(Slide chart reasoning data)

***

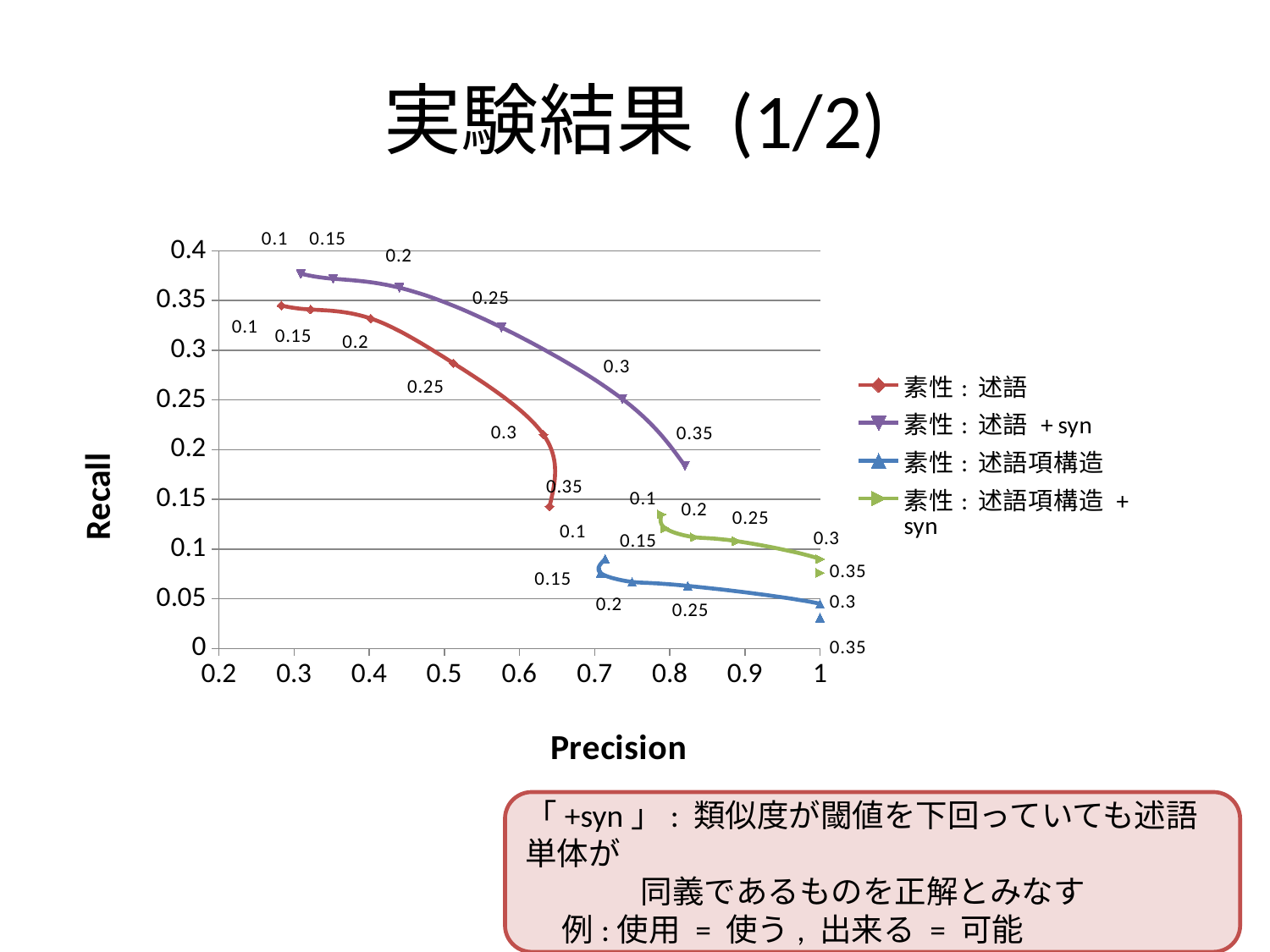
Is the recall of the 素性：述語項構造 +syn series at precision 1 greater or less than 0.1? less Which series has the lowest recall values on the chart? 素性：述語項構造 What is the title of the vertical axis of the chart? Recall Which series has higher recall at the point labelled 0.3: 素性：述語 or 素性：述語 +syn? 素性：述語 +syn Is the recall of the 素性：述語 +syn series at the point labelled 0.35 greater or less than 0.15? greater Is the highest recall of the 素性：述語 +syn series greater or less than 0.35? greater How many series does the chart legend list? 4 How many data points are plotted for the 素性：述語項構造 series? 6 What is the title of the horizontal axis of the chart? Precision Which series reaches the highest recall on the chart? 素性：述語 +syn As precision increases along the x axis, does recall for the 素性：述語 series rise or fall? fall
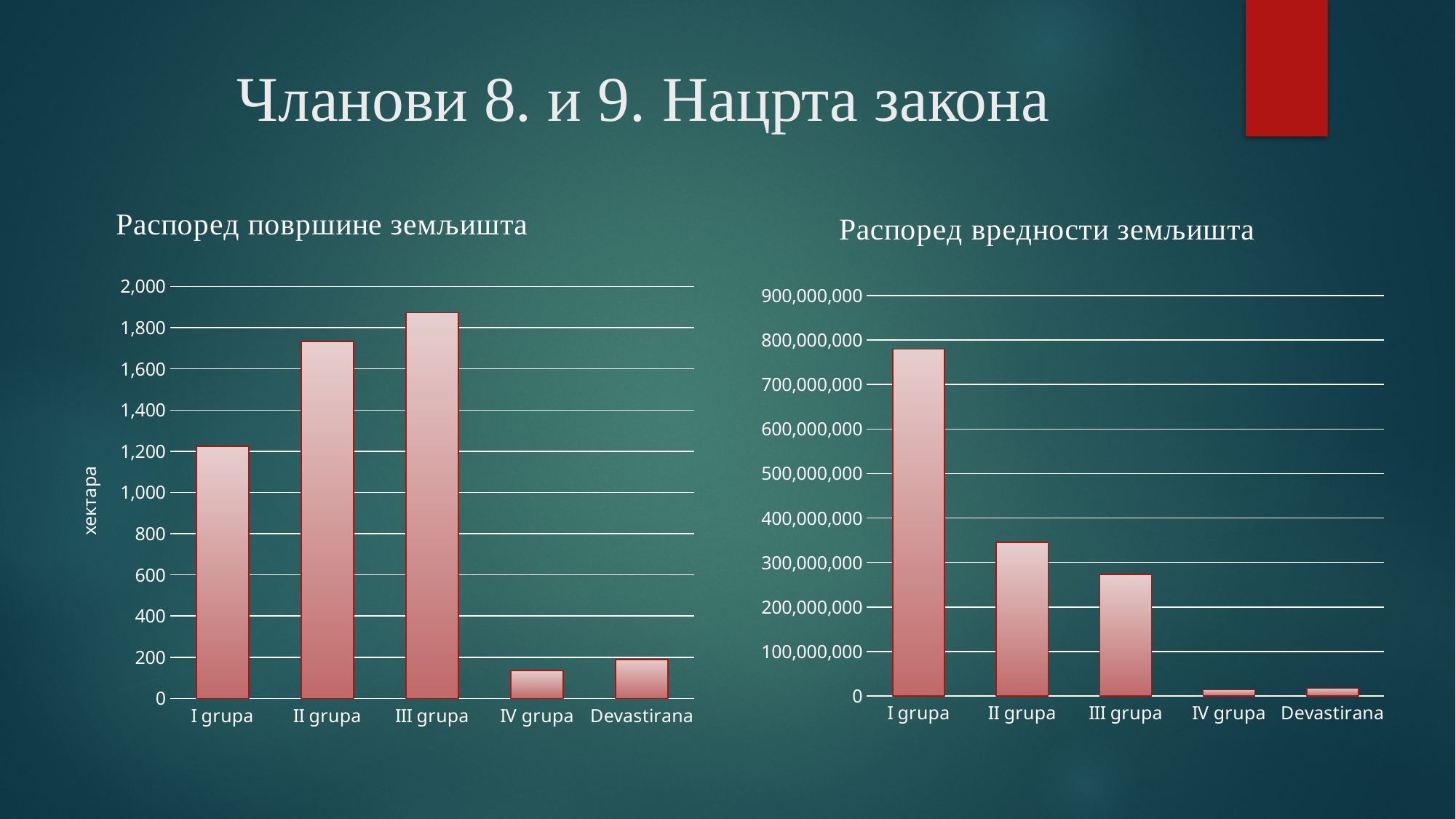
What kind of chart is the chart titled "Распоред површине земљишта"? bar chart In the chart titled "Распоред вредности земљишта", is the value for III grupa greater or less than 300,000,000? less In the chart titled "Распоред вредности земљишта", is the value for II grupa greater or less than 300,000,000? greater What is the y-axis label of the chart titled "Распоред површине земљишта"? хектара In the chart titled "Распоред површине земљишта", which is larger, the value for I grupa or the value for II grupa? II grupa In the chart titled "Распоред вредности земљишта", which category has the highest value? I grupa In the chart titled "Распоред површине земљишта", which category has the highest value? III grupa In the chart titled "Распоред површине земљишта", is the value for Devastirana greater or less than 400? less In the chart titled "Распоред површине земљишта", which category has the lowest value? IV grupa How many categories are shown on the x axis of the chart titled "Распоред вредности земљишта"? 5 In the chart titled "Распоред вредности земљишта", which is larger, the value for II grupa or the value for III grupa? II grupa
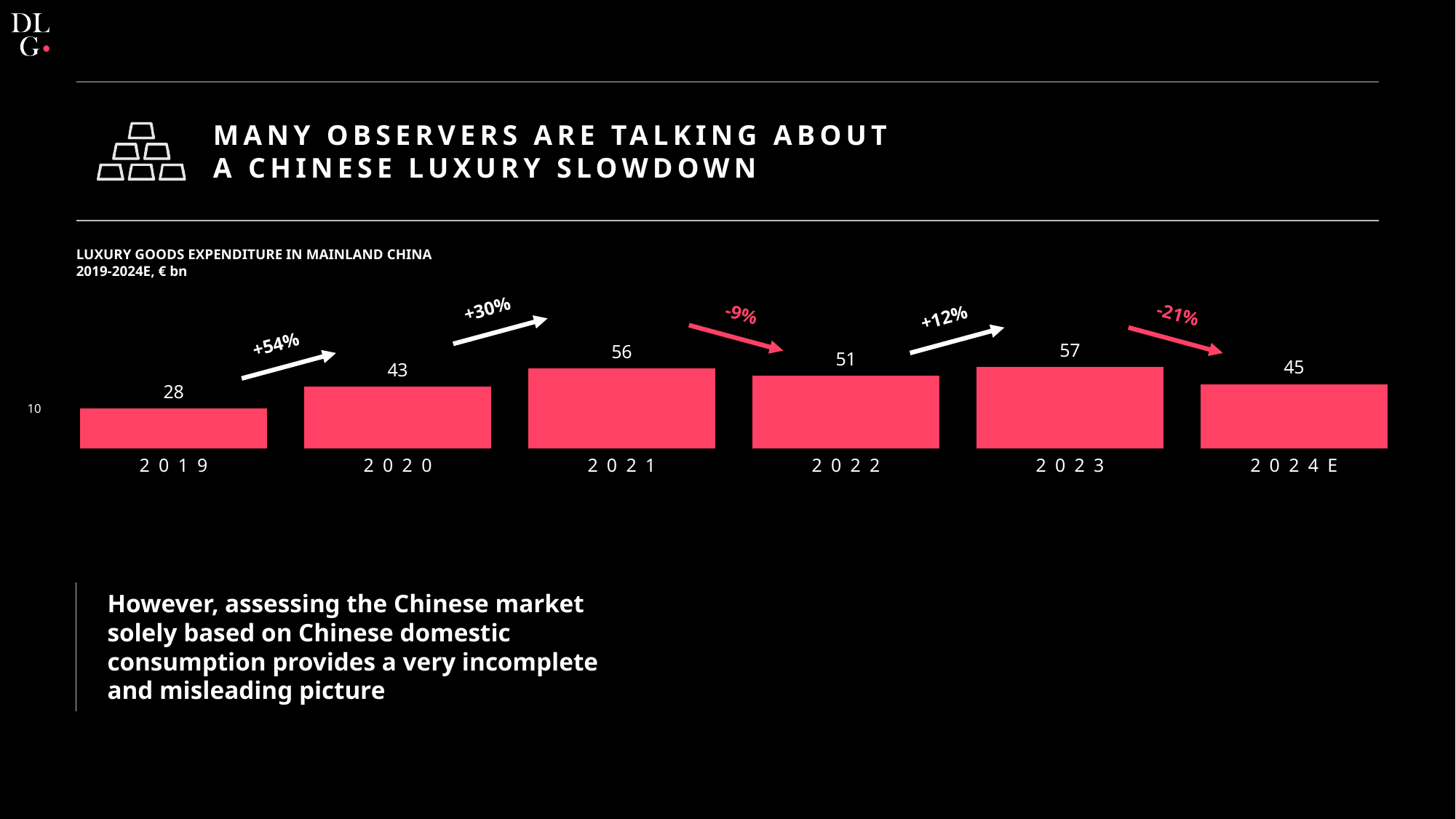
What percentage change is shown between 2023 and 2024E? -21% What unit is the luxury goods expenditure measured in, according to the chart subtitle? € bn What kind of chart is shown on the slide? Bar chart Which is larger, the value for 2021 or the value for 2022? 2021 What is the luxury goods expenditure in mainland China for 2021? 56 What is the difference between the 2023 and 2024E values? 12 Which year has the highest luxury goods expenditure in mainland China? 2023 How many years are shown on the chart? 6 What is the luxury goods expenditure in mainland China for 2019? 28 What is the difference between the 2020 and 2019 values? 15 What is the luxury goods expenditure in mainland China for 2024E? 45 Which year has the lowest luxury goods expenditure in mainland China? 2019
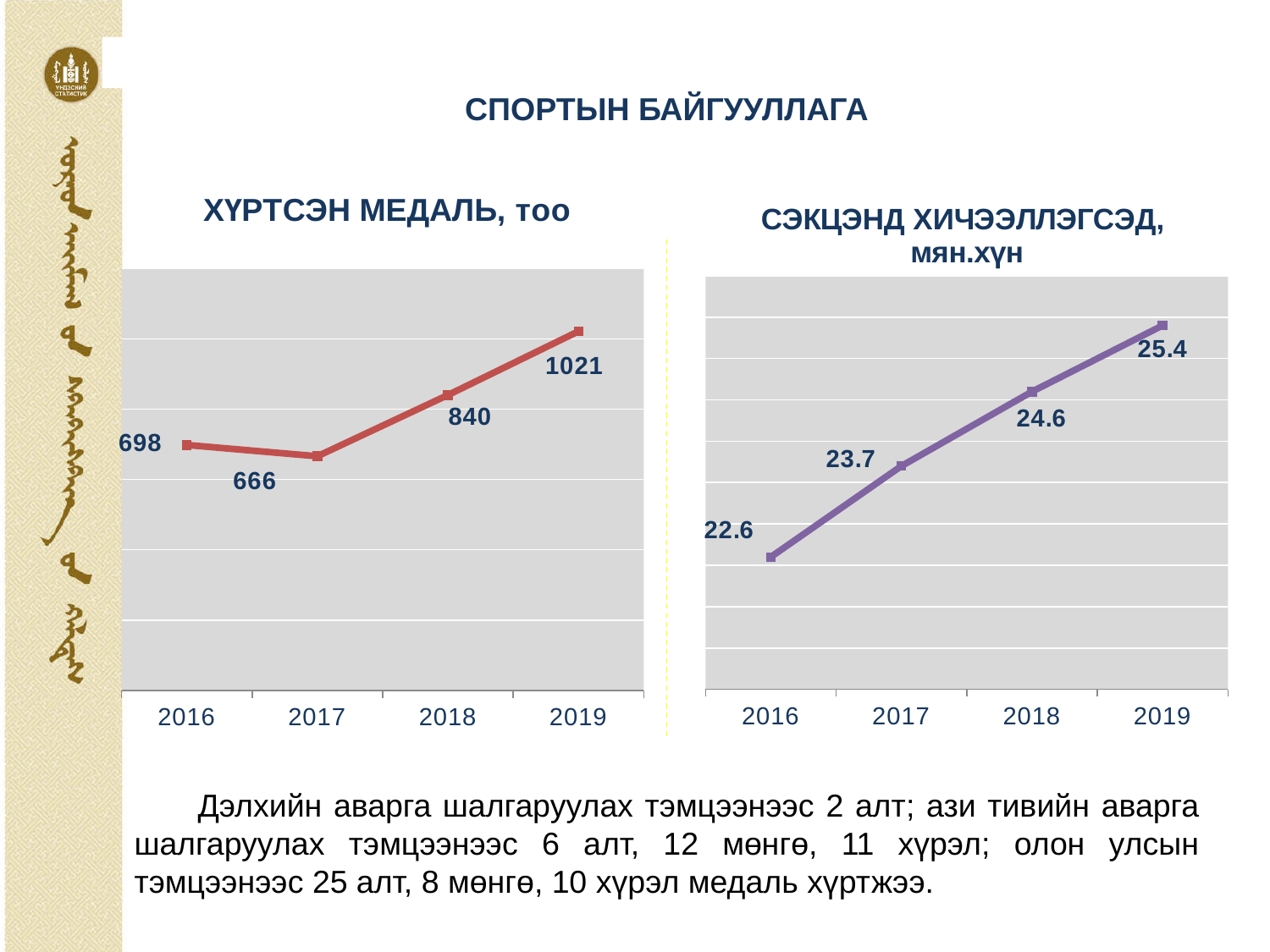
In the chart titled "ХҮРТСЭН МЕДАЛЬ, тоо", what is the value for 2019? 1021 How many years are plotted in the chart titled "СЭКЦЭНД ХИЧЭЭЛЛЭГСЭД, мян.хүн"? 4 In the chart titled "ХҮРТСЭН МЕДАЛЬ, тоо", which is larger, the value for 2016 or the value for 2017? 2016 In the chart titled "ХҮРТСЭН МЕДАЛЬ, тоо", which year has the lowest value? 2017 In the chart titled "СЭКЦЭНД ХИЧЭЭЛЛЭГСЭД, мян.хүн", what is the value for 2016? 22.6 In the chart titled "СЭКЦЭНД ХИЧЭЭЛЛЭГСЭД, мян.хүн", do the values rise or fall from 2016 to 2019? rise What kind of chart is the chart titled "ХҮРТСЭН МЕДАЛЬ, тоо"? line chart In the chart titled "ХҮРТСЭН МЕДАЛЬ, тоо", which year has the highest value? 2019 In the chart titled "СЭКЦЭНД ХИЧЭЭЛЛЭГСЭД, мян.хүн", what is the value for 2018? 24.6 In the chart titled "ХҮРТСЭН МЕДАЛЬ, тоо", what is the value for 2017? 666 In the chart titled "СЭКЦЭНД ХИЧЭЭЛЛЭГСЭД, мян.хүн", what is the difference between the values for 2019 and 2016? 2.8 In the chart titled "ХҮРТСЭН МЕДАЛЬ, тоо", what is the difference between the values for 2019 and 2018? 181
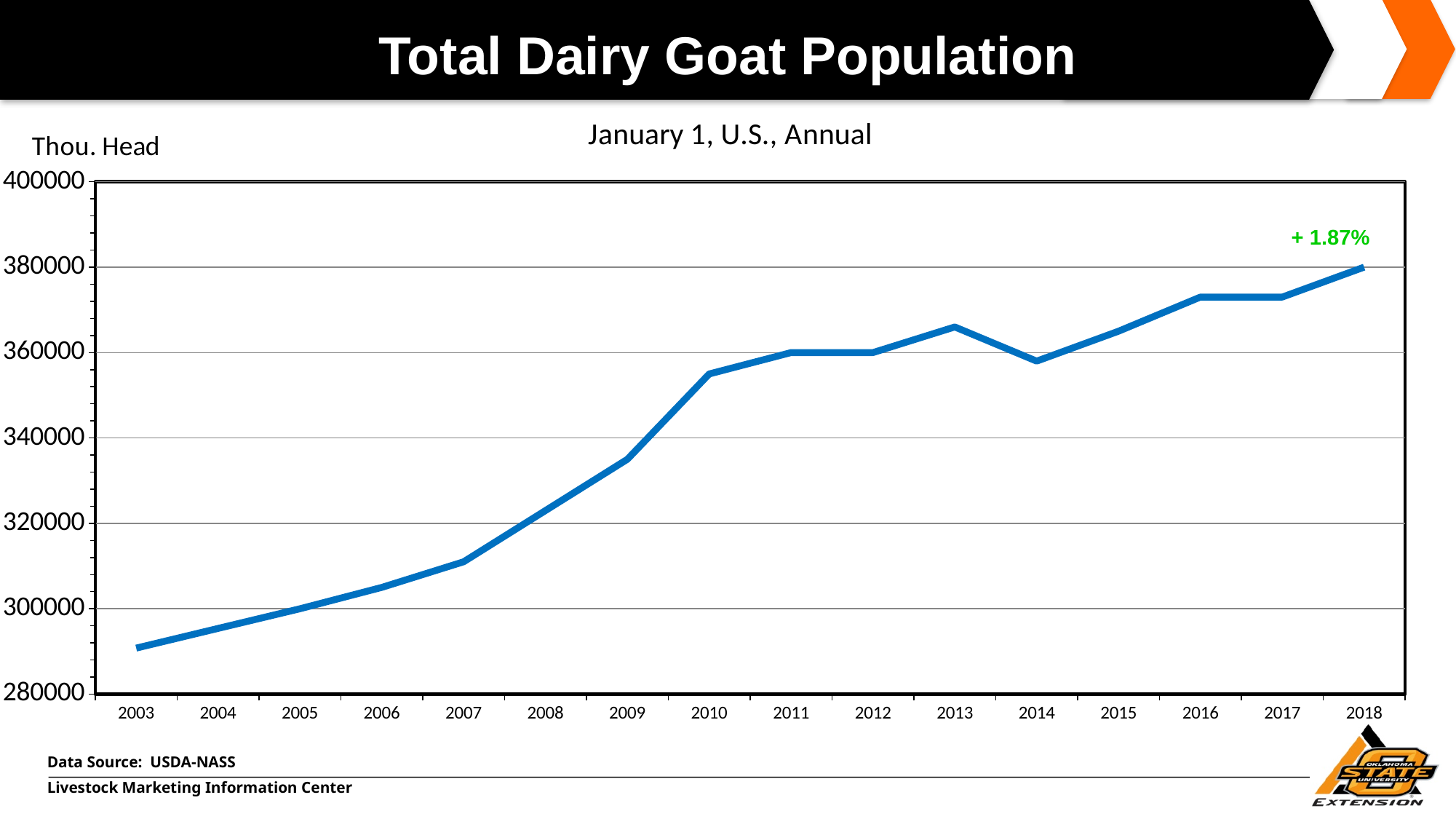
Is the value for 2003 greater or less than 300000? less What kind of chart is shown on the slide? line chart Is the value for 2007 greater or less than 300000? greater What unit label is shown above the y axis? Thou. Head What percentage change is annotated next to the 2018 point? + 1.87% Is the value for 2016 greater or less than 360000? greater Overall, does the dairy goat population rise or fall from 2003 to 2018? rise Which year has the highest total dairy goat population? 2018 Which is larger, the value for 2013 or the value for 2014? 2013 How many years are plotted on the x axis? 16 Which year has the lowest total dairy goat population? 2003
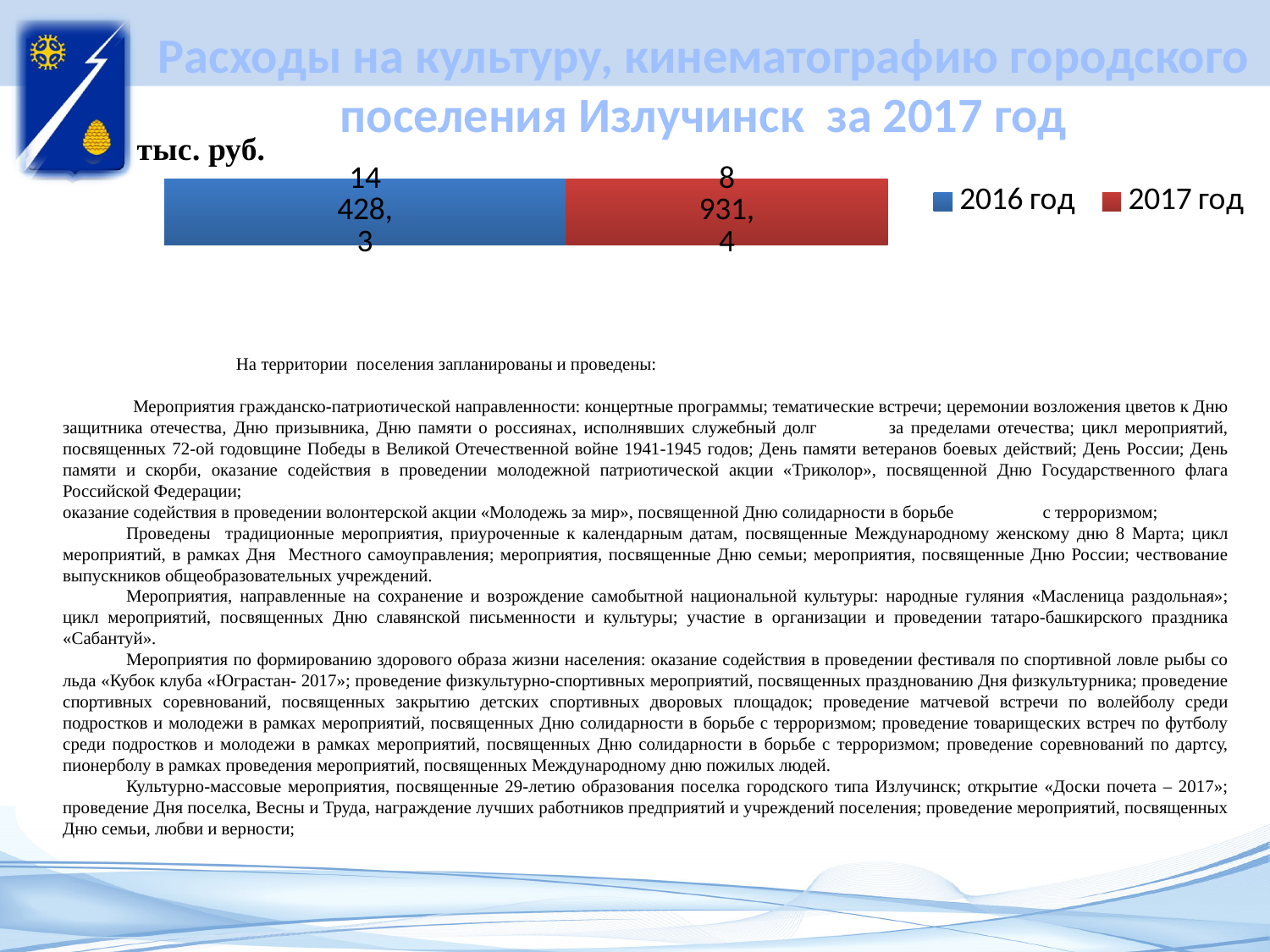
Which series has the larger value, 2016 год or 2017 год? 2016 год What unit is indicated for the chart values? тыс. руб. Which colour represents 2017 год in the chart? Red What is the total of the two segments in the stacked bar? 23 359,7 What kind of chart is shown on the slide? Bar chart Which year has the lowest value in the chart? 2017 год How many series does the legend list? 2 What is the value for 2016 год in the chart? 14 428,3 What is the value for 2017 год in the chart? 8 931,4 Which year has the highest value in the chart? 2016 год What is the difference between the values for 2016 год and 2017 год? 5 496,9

***

» INSTRUCTIONS TO FOLLOW
Can you reproduce all of the entries above word for word, leaving out the pictures?

» SOLUTION TO THIS TASK
Is the recall of the 素性：述語項構造 +syn series at precision 1 greater or less than 0.1? less Which series has the lowest recall values on the chart? 素性：述語項構造 What is the title of the vertical axis of the chart? Recall Which series has higher recall at the point labelled 0.3: 素性：述語 or 素性：述語 +syn? 素性：述語 +syn Is the recall of the 素性：述語 +syn series at the point labelled 0.35 greater or less than 0.15? greater Is the highest recall of the 素性：述語 +syn series greater or less than 0.35? greater How many series does the chart legend list? 4 How many data points are plotted for the 素性：述語項構造 series? 6 What is the title of the horizontal axis of the chart? Precision Which series reaches the highest recall on the chart? 素性：述語 +syn As precision increases along the x axis, does recall for the 素性：述語 series rise or fall? fall
What kind of chart is the chart titled "Распоред површине земљишта"? bar chart In the chart titled "Распоред вредности земљишта", is the value for III grupa greater or less than 300,000,000? less In the chart titled "Распоред вредности земљишта", is the value for II grupa greater or less than 300,000,000? greater What is the y-axis label of the chart titled "Распоред површине земљишта"? хектара In the chart titled "Распоред површине земљишта", which is larger, the value for I grupa or the value for II grupa? II grupa In the chart titled "Распоред вредности земљишта", which category has the highest value? I grupa In the chart titled "Распоред површине земљишта", which category has the highest value? III grupa In the chart titled "Распоред површине земљишта", is the value for Devastirana greater or less than 400? less In the chart titled "Распоред површине земљишта", which category has the lowest value? IV grupa How many categories are shown on the x axis of the chart titled "Распоред вредности земљишта"? 5 In the chart titled "Распоред вредности земљишта", which is larger, the value for II grupa or the value for III grupa? II grupa
What percentage change is shown between 2023 and 2024E? -21% What unit is the luxury goods expenditure measured in, according to the chart subtitle? € bn What kind of chart is shown on the slide? Bar chart Which is larger, the value for 2021 or the value for 2022? 2021 What is the luxury goods expenditure in mainland China for 2021? 56 What is the difference between the 2023 and 2024E values? 12 Which year has the highest luxury goods expenditure in mainland China? 2023 How many years are shown on the chart? 6 What is the luxury goods expenditure in mainland China for 2019? 28 What is the difference between the 2020 and 2019 values? 15 What is the luxury goods expenditure in mainland China for 2024E? 45 Which year has the lowest luxury goods expenditure in mainland China? 2019
In the chart titled "ХҮРТСЭН МЕДАЛЬ, тоо", what is the value for 2019? 1021 How many years are plotted in the chart titled "СЭКЦЭНД ХИЧЭЭЛЛЭГСЭД, мян.хүн"? 4 In the chart titled "ХҮРТСЭН МЕДАЛЬ, тоо", which is larger, the value for 2016 or the value for 2017? 2016 In the chart titled "ХҮРТСЭН МЕДАЛЬ, тоо", which year has the lowest value? 2017 In the chart titled "СЭКЦЭНД ХИЧЭЭЛЛЭГСЭД, мян.хүн", what is the value for 2016? 22.6 In the chart titled "СЭКЦЭНД ХИЧЭЭЛЛЭГСЭД, мян.хүн", do the values rise or fall from 2016 to 2019? rise What kind of chart is the chart titled "ХҮРТСЭН МЕДАЛЬ, тоо"? line chart In the chart titled "ХҮРТСЭН МЕДАЛЬ, тоо", which year has the highest value? 2019 In the chart titled "СЭКЦЭНД ХИЧЭЭЛЛЭГСЭД, мян.хүн", what is the value for 2018? 24.6 In the chart titled "ХҮРТСЭН МЕДАЛЬ, тоо", what is the value for 2017? 666 In the chart titled "СЭКЦЭНД ХИЧЭЭЛЛЭГСЭД, мян.хүн", what is the difference between the values for 2019 and 2016? 2.8 In the chart titled "ХҮРТСЭН МЕДАЛЬ, тоо", what is the difference between the values for 2019 and 2018? 181
Is the value for 2003 greater or less than 300000? less What kind of chart is shown on the slide? line chart Is the value for 2007 greater or less than 300000? greater What unit label is shown above the y axis? Thou. Head What percentage change is annotated next to the 2018 point? + 1.87% Is the value for 2016 greater or less than 360000? greater Overall, does the dairy goat population rise or fall from 2003 to 2018? rise Which year has the highest total dairy goat population? 2018 Which is larger, the value for 2013 or the value for 2014? 2013 How many years are plotted on the x axis? 16 Which year has the lowest total dairy goat population? 2003
Which series has the larger value, 2016 год or 2017 год? 2016 год What unit is indicated for the chart values? тыс. руб. Which colour represents 2017 год in the chart? Red What is the total of the two segments in the stacked bar? 23 359,7 What kind of chart is shown on the slide? Bar chart Which year has the lowest value in the chart? 2017 год How many series does the legend list? 2 What is the value for 2016 год in the chart? 14 428,3 What is the value for 2017 год in the chart? 8 931,4 Which year has the highest value in the chart? 2016 год What is the difference between the values for 2016 год and 2017 год? 5 496,9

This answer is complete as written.